Un rapport de police publié mardi a fait l’effet d’une bombe au Brésil. Selon les enquêteurs, l’ex-président d’extrême droite Jair Bolsonaro aurait « participé activement » à un projet de coup d’État visant à empêcher le retour au pouvoir de son successeur de gauche Luiz Inácio Lula da Silva après l’élection présidentielle de 2022. Ces accusations, si elles sont avérées, constitueraient un séisme politique majeur pour le géant sud-américain.
Bolsonaro au cœur d’un complot antidémocratique
D’après le volumineux rapport de plus de 800 pages remis au parquet, Jair Bolsonaro, battu de justesse par Lula lors du scrutin d’octobre, aurait planifié et pris part « de façon directe et effective aux actes d’une organisation criminelle qui avait pour objectif un coup d’État ». L’ancien chef de l’État, toujours très populaire au sein de la droite radicale, aurait également eu « pleinement conscience » d’un projet présumé d’assassinat visant son rival ainsi que le vice-président élu Geraldo Alckmin et un juge de la Cour suprême.
Ces graves accusations interviennent dans un contexte de tensions extrêmes au Brésil, près de six mois après l’assaut de milliers de partisans de Bolsonaro contre les lieux de pouvoir à Brasilia. Beaucoup y voient des similitudes troublantes avec l’attaque du Capitole aux États-Unis le 6 janvier 2021 par des trumpistes convaincus d’une fraude électorale.

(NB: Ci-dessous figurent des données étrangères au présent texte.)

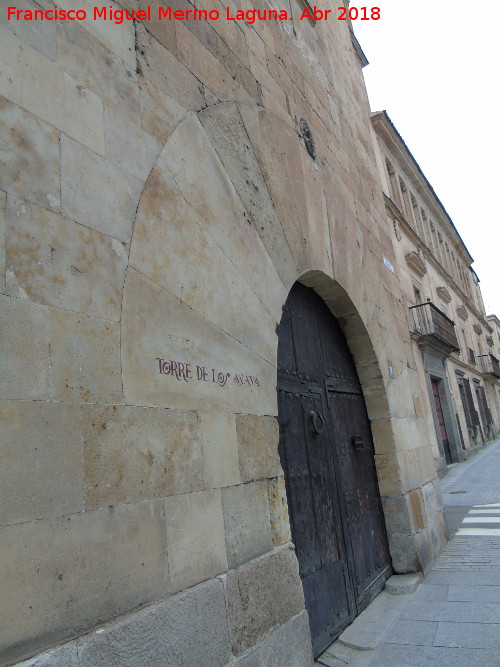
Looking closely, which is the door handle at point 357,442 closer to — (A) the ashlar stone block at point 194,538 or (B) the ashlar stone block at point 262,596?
(B) the ashlar stone block at point 262,596

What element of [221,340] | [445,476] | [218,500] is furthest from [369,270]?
[445,476]

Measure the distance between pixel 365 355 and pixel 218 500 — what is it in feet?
8.91

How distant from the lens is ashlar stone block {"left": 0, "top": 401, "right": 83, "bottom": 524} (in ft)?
3.90

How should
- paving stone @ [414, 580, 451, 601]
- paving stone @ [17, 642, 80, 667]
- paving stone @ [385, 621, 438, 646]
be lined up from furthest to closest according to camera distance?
paving stone @ [414, 580, 451, 601] < paving stone @ [385, 621, 438, 646] < paving stone @ [17, 642, 80, 667]

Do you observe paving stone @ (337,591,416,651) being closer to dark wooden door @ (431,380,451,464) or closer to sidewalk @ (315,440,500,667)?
sidewalk @ (315,440,500,667)

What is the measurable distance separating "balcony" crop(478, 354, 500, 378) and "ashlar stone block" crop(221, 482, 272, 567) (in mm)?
26314

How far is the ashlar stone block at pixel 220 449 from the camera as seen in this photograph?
186 cm

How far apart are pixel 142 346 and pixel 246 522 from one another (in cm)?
90

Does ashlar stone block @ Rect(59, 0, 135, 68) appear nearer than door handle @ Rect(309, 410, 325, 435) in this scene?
Yes

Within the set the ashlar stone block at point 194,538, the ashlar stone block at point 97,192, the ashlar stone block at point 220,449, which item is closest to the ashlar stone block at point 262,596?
the ashlar stone block at point 194,538

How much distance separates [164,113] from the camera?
206cm

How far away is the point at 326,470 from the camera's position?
329 cm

L’opération « Poignard vert »
Baptisée « Poignard vert » en référence à la tentative d’assassinat de Bolsonaro lors de la campagne de 2018, l’opération visant à éliminer physiquement les dirigeants de gauche devait être mise à exécution avant l’investiture de Lula le 1er janvier 2023. La semaine dernière, quatre militaires et un policier soupçonnés d’être impliqués dans ce complot meurtrier ont été arrêtés.
Les éléments de preuve obtenus tout au long des investigations ont montré sans équivoque que Jair Bolsonaro a planifié et a pris part de façon directe et effective aux actes d’une organisation criminelle.

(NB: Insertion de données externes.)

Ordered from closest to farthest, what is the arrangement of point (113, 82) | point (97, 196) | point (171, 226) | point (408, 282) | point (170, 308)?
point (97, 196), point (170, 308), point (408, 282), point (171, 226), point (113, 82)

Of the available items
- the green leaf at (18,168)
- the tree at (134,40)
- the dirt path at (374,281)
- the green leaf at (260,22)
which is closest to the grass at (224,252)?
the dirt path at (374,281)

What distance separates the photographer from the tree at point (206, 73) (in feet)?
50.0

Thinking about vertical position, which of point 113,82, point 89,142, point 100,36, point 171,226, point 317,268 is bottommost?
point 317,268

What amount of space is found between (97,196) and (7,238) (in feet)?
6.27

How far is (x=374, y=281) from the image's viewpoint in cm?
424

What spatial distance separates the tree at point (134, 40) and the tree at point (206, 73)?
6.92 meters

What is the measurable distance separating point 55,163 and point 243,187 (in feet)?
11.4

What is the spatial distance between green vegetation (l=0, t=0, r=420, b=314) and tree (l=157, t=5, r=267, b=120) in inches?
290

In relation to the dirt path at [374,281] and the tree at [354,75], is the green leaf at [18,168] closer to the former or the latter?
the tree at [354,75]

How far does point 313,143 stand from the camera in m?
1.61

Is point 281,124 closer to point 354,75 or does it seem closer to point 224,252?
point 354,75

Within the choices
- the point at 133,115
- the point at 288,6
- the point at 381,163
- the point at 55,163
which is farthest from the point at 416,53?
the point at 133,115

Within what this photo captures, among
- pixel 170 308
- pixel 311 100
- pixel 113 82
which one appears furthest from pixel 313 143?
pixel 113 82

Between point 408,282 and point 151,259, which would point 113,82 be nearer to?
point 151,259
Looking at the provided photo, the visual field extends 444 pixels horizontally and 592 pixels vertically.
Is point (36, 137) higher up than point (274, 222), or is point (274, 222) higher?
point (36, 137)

Extrait du rapport de police
Bolsonaro clame son innocence
Pour sa part, l’ex-président nie farouchement toute implication dans ces projets antidémocratiques et se dit victime d’une « persécution politique ». « Le terme coup d’État n’a jamais fait partie de mon lexique », a-t-il déclaré lors d’une conférence de presse lundi, martelant avoir toujours agi « dans les quatre lignes de la Constitution ».
Mais pour les enquêteurs, Bolsonaro aurait bien participé sciemment « aux actes clandestins visant à abolir l’État de droit démocratique ». Au total, 37 personnes sont visées par le rapport qui préconise leur inculpation, dont une large majorité de militaires.
Un pays sous le choc
Au Brésil, encore traumatisé par les années de dictature militaire (1964-1985), ces révélations ont fait l’effet d’un électrochoc. Beaucoup s’inquiètent de la fragilité de la démocratie dans ce pays profondément divisé, où l’extrême droite n’a jamais vraiment accepté le retour au pouvoir de la gauche.
Pour le politologue Claudio Couto de la Fondation Getulio Vargas, cette affaire témoigne de « l’existence d’un groupe au sein des forces armées qui refuse le résultat des urnes et qui est prêt à tout pour le contester, y compris par la force ». Un constat inquiétant alors que Lula s’efforce depuis son investiture de pacifier le pays et de consolider son pouvoir.
La balle est dans le camp du procureur général
C’est désormais au procureur général de la République, Paulo Gonet, de décider des suites à donner à ce dossier explosif. En cas d’inculpation, Jair Bolsonaro pourrait être condamné à de lourdes peines de prison et se voir privé de ses droits politiques, un scénario catastrophe pour celui qui caresse l’espoir d’un retour au pouvoir en 2026.
Mais même sans poursuites judiciaires, le mal est fait pour l’ancien dirigeant dont l’image est durablement écornée. À 69 ans, celui qui se rêvait en sauveur de la nation voit son avenir politique s’assombrir considérablement à mesure que s’accumulent les révélations sur les heures les plus sombres de son mandat.